Global television audiences who tuned in for their local weather reports last Thursday were in for a surprise – a special forecast from the year 2050.
While the format is familiar, the forecasts – anchored by children – are not.
These young TV meteorologists joined the United Nations Development Programme (UNDP) for its newly Weather Kids campaign, created in partnership with the World Meteorological Organization (WMO) and The Weather Channel, the flagship consumer brand of The Weather Company.
Supported by global celebrities and UNDP Goodwill Ambassadors, including Oscar-winning Malaysian actor Michelle Yeoh, American actor Connie Britton and Danish actor Nikolaj Coster-Waldau.
The campaign is part of UNDP’s efforts to boost awareness on the impacts of climate change and to mobilize people around the world to take meaningful climate action for future generations.
UNDP Administrator, Achim Steiner, in a statement issued on Sunday in Abuja, following the inauguration of UNDP’s Weather Kids Climate Change Awareness Campaign project.
The campaign, according to Steiner, was organised in partnership with the World Meteorological Organisation (WMO) and Weather Channel.
He added that the Weather Kids campaign was part of UNDP’s efforts to inspire public conversation and mobilise action on climate change, on the road to COP30 climate negotiations to be held in Brazil in 2025.

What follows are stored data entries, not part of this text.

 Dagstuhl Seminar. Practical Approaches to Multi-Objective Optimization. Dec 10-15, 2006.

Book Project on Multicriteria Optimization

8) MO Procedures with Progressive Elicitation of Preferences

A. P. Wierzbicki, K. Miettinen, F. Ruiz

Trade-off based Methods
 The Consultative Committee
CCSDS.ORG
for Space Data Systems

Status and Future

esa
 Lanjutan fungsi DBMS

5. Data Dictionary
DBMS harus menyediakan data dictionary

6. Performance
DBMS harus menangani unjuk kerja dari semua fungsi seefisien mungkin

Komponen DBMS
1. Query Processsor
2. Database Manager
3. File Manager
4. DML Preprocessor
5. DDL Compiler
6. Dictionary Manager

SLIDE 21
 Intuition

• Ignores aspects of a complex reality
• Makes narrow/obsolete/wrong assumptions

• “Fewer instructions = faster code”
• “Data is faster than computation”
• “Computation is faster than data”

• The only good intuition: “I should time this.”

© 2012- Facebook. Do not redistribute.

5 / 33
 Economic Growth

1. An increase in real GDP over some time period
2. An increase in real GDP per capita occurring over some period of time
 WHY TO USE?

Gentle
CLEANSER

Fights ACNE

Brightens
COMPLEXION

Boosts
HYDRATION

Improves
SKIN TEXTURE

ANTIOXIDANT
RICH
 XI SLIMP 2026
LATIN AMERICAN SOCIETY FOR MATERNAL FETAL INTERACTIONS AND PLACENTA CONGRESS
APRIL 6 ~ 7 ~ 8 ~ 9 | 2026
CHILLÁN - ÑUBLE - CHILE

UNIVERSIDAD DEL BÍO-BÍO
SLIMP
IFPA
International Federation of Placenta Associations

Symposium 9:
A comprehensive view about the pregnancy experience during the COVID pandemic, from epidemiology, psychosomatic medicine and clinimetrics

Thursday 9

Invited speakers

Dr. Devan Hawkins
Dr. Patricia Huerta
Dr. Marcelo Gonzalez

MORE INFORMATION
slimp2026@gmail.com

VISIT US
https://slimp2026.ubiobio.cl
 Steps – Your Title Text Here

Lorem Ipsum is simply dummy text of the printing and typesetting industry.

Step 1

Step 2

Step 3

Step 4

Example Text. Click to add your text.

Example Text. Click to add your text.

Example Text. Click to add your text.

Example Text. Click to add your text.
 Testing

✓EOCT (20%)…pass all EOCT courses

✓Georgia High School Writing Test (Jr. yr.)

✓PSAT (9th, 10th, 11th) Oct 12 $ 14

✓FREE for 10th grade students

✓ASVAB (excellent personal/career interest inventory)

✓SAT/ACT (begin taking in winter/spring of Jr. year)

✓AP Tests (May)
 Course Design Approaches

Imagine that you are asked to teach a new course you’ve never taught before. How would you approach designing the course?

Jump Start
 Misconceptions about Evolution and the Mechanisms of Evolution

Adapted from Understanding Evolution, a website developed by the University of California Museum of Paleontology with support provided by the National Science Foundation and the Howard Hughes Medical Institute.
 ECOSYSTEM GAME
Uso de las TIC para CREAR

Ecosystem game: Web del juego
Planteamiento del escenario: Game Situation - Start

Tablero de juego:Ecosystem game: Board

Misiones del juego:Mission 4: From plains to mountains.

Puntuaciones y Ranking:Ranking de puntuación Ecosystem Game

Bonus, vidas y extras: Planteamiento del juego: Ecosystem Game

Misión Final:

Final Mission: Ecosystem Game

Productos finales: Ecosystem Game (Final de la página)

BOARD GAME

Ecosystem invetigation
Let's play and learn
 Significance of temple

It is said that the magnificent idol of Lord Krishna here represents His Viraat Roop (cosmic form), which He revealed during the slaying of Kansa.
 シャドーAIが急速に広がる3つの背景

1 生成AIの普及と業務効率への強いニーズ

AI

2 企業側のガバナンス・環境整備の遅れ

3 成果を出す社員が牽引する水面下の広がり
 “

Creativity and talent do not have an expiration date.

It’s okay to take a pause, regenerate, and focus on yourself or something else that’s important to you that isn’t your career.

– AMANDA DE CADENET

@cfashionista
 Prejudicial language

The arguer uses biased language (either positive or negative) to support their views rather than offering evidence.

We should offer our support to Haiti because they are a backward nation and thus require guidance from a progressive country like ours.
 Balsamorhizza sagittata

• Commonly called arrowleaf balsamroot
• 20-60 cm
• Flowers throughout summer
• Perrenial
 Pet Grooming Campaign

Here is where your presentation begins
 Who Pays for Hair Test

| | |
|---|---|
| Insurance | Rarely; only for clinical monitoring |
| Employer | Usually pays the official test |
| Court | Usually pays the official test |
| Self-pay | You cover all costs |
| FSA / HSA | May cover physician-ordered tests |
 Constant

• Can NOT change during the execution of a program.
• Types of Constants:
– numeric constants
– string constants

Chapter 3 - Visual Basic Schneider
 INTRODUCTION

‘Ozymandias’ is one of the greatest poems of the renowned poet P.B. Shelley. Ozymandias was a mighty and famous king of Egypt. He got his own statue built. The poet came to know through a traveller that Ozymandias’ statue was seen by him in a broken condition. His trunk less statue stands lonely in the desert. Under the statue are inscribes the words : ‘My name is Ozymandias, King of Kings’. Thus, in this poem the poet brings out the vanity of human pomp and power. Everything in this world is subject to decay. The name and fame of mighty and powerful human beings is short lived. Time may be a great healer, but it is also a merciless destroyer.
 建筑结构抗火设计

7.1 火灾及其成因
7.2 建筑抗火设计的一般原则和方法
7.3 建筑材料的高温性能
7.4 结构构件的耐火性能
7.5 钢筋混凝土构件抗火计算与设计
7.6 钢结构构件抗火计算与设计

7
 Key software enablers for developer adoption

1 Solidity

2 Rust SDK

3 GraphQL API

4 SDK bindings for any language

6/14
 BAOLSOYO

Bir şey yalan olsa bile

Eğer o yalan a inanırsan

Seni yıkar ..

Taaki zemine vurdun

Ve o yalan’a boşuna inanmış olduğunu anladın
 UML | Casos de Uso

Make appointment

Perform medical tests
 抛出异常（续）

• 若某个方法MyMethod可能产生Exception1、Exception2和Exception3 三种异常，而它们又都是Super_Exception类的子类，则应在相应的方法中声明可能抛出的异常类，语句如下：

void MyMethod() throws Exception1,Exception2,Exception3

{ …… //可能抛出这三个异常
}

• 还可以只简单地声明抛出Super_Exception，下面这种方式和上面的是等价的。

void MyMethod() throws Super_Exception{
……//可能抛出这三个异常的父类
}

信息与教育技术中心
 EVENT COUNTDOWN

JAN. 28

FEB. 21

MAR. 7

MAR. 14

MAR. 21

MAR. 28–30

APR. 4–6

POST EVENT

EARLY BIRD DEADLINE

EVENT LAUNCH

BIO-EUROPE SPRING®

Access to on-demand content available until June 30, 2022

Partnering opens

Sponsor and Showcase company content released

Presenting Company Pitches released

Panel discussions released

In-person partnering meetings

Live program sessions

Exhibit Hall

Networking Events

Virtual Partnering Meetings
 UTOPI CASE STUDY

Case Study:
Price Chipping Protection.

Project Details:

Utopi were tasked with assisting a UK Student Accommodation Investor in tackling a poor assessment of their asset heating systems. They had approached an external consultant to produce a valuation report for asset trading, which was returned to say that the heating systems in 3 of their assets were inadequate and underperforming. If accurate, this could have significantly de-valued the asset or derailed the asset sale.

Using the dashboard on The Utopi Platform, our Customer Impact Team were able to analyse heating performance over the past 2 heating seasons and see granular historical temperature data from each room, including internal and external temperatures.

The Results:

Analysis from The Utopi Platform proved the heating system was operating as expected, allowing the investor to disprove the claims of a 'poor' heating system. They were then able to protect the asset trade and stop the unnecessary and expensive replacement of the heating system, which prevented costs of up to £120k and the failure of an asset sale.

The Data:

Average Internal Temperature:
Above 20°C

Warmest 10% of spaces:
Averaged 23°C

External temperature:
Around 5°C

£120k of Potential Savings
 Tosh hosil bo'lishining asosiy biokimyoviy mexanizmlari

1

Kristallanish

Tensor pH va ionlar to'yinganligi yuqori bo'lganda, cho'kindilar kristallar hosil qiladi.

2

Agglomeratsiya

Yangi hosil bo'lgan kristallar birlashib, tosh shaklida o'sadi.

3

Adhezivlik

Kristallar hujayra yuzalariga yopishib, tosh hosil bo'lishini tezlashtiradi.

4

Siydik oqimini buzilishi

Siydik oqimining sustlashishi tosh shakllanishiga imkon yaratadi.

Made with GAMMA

According to him, the campaign is part of efforts to promote awareness about the impacts of climate change and mobilise people, globally, to take action to safeguard future generations.
“Weather Kids adds a powerful voice to sensitising people about the future danger of climate change.
“Continued inertia on climate change will lead to an increasingly uninhabitable planet for the ‘kids of today’ and future generations.
“We can only course-correct, if we move at a speed and scale that includes decarbonising our economies and advancing access to affordable and clean energy for all.
“By doing so, we will also be protecting and restoring our natural world and empowering communities to have their say in their countries’ climate pledges.”
Steiner further explained that Weather Kids, underpinned by UNDP’s extensive work on climate change and climate action, was being aired on news channels in not less than 80 countries.
He said that the programme was designed to enable weather report television viewers to see the projected forecasts every day.
He added that this was developed using data from Intergovernmental Panel on Climate Change (IPCC) and UNDP’s human climate horizon data platform.
According to him, the global reach is possible through collaboration with WMO and Weather Channel, the flagship consumer brand of the Weather Company.
Steiner explained that COP30 would mark the conference’s 10th anniversary since the 2015 Paris Climate Agreement.
He added that it would also enable countries to align with limiting global temperature rise to 1.5 degrees Celsius.
He described the Nationally Determined Contributions (NDCs) by countries across the world as the core of the global fight against climate change.
“The newly established UNDP Climate Hub delivers the UN System’s largest portfolio of support on climate action in nearly 150 countries.
“UNDP’s flagship Climate Promise initiative has supported action to tackle global warming by working with 85 per cent of the world’s developing countries on their NDC submissions,” he said.